### Problem
Please tell whether each statement below agrees with the text about the band Skull, answering yes or no and quoting the deciding words of the text.
1. The band released its first single in 2005.
2. The group held most of its early performances in Tokyo.
3. The band was active until 2007.

(Beginning of Selected passage)

- Also known as: Skull -The Skull- (2003–2007)
- Origin: Japan
- Genres: Hard rock
- Years active: 2003–2011
- Labels: Timely Records; G.O.D DIV; PLUG RECORDS;
- Past members: Sin Die Kouta Ryou Tetsuya Sakura
- Website: Skull-web.com (defunct)

= Skull (band) =

Japanese visual kei hard rock band

Skull (stylized as SKULL), originally known as Skull -The Skull- (スカル -THE SKULL-, sukaru -THE SKULL-), was a Japanese visual kei hard rock band that was active between 2003 and 2011.

== Biography ==
The band Skull formed under the name Skull -The Skull- in 2003, but did not begin regular activities until the following year. The group focused most of their early performances in the Sendai region and slowly began to build momentum. In 2005, they released their first single, Jisaku jien, and went on their first tour. The band continued to hold consistent live performances throughout the year and through 2006. On December 26, they held their first-ever one-man performance at the Sendai Macana venue.

(End of Selected passage)
(Beginning of Raw data)

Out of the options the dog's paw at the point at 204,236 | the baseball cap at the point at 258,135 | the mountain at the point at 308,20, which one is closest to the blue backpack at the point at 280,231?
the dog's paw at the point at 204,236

(End of Raw data)
(Beginning of Raw data)

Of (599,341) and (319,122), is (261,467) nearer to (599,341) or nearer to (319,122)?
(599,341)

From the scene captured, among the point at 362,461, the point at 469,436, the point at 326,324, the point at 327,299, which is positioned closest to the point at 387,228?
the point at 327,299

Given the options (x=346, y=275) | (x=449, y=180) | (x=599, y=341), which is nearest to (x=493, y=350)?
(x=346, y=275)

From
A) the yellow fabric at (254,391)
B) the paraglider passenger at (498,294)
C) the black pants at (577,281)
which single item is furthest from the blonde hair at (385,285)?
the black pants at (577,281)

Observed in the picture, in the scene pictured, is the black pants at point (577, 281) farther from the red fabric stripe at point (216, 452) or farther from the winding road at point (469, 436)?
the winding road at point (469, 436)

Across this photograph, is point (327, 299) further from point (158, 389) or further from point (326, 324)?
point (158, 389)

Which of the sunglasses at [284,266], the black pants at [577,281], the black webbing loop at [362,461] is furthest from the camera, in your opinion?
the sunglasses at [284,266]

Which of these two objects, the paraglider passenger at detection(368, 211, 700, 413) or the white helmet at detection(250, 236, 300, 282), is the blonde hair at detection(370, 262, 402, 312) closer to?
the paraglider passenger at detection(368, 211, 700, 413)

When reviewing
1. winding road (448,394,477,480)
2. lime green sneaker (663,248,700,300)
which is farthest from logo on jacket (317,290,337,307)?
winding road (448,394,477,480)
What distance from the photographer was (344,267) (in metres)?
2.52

(End of Raw data)

### Exercise solution
1. Yes: "In 2005, they released their first single, Jisaku jien"
2. No: "The group focused most of their early performances in the Sendai region"
3. No: "was active between 2003 and 2011"